Using the basics and some random stuff I had in my house, here is what I came up with.  I suggest you do the same.  Go for it.  Get creative.

Grilled Stuffed Mushrooms

Difficulty: Easy

Servings: 2-4

Ideal Protein: Phases 1, 2, 3, and 4


  • 8 large stuffing mushrooms, cleaned and stems removed and chopped for stuffing
  • meat: Phase 4– I used 1 Applegate Farms Chicken and Apple Sausage.  Phases 1-3– use 1 chicken sausage with no added fruit or sugar
  • sea salt
  • black pepper
  • fresh basil, chopped
  • 2 teaspoons olive oil.  Phase 4– use 1 tablespoon of hummus instead of oil.  (Most recipes use a binder such as butter, mayonnaise, or cheese to hold the stuffing together.  In Phase 1-3, use olive oil or a Walden Farms product, but in Phase 4 hummus is a much healthier and equally tasty alternative to those other binders.)

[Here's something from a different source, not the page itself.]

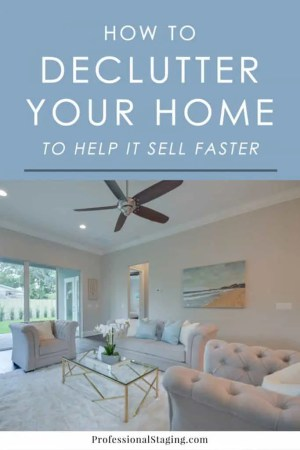 How to Declutter Your Home to Help It Sell Faster   Professional Staging Decluttering is one of the most important steps in preparing your home for  sale  but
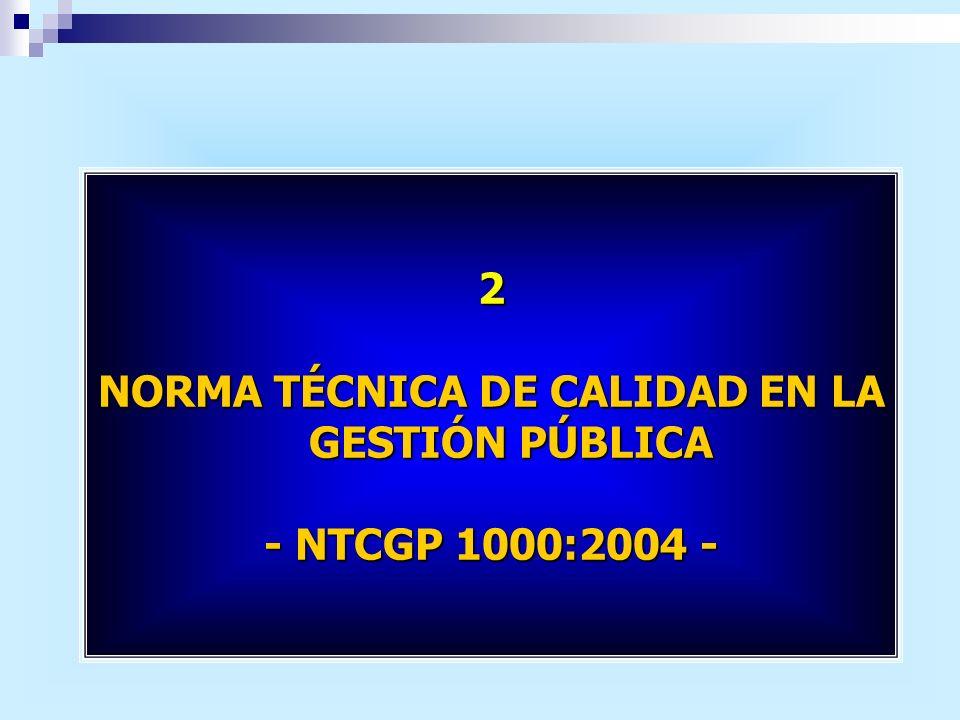 NORMA TÉCNICA DE CALIDAD EN LA GESTIÓN PÚBLICA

  1. Brown sausage in a skillet in 1 tsp of olive oil.  Let cool.
  2. Remove mushrooms stems.  Clean and chop.
  3. Mix chopped mushrooms, meat, basil, salt and pepper, and olive oil (or hummus for Phase 4) in a bowl.
  4. Stuff mushrooms.
  5. Preheat grill to medium.
  6. Spray grill pan with olive oil and grill mushrooms on grill pan for 15-20 minutes.